Work instructions:
Return the run of lines below that opens with the line containing "Motorcycle parts on" and closes with the line containing "Staff Sgt. Dungan", keeping each one exact.
▼▼▼
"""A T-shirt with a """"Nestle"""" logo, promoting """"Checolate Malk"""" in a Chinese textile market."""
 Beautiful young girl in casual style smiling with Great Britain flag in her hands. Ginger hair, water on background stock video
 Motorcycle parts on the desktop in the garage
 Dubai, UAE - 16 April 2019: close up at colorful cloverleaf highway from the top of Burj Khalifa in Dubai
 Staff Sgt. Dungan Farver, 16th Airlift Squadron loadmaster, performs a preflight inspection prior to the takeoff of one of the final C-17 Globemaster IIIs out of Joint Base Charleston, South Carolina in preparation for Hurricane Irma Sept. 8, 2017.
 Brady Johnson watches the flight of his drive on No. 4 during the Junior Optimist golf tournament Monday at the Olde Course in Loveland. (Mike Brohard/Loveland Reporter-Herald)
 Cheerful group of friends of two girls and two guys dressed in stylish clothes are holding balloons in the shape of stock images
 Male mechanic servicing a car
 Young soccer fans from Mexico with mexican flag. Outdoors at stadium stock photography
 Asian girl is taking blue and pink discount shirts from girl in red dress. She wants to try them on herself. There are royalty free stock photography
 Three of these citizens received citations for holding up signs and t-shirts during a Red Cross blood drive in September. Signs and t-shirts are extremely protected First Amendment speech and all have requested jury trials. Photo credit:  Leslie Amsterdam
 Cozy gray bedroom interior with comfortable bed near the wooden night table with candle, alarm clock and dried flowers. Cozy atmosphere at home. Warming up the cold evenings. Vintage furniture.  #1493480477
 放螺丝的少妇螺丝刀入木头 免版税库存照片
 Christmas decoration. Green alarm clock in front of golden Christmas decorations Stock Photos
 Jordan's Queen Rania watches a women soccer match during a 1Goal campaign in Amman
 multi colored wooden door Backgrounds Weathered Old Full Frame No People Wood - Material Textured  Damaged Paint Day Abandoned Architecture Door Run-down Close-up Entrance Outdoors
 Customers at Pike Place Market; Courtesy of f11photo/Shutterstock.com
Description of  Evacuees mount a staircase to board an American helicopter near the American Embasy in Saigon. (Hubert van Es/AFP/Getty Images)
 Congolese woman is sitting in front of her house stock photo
▲▲▲
Answer to this problem:
 Motorcycle parts on the desktop in the garage
 Dubai, UAE - 16 April 2019: close up at colorful cloverleaf highway from the top of Burj Khalifa in Dubai
 Staff Sgt. Dungan Farver, 16th Airlift Squadron loadmaster, performs a preflight inspection prior to the takeoff of one of the final C-17 Globemaster IIIs out of Joint Base Charleston, South Carolina in preparation for Hurricane Irma Sept. 8, 2017.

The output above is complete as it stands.